Thursday, May 31, 2012

Google + Local vs VisitScotland New Site

When we asked the question of VisitScotland several months ago in relation to why they were creating a search engine for Scotland when a perfectly good one called Scotland was already in place they pooh poohed the question as being irrelevant. Even when pushed specifically about the forthcoming launch of Google Hotel Finder it was dismissed as being a non issue.

Well here we are some nine maybe twelve months later with a new VisitScotland website launched four weeks ago and the launch today of Google + Local.

Try it yourself and see how irrelevant it all is now. If you were a visitor which one do you think works best for you?

We tried searching for "Visitor Attractions Edinburgh" on and on Google + Local. The former returned 89000 responses! Yup a new redesigned website returned nearly ninety thousand entries!! That will make it easy to narrow down the plans fro tomorrow then...

The folly of such massive multi million pound public investment has never been so stark. This is not much short of a scandal. And yet again they ignored all of the warnings.

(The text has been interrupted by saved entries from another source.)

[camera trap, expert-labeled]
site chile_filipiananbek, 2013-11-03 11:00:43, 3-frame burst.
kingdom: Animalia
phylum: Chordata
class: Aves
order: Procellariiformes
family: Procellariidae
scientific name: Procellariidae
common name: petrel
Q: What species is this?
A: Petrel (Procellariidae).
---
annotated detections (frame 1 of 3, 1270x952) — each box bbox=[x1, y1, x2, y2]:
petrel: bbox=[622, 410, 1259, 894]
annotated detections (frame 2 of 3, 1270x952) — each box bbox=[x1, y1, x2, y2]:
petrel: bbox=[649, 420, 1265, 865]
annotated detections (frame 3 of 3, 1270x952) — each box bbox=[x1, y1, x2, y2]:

We tired Search Results for "Visitor Attractions Edinburgh" on both pages.
Find out more about Google + Local on the Google site

We are currently writing a toolkit for Scottish Tourism Businesses - follow TourismMatters on Facebook to get details of the download when it goes live.

    1 comment:

    Terry Jackson said...

    VisitScotland appear to me making the same mistake as VisitBritain in thinking they can dodge the bullet. On the contrary; by launching the new website they've made themselves a bigger target and a bigger one still by implying it's supported by the European Regional Development Fund.

    If the State aid settlement terms aren't met by the UK authorities, the Commission has two sanctions: it can institute a formal investigation and claw-back development funding used in breach of competition law and State aid regulations.

    The VisitBritain team members that thought they were beyond reach were subsequently made redundant.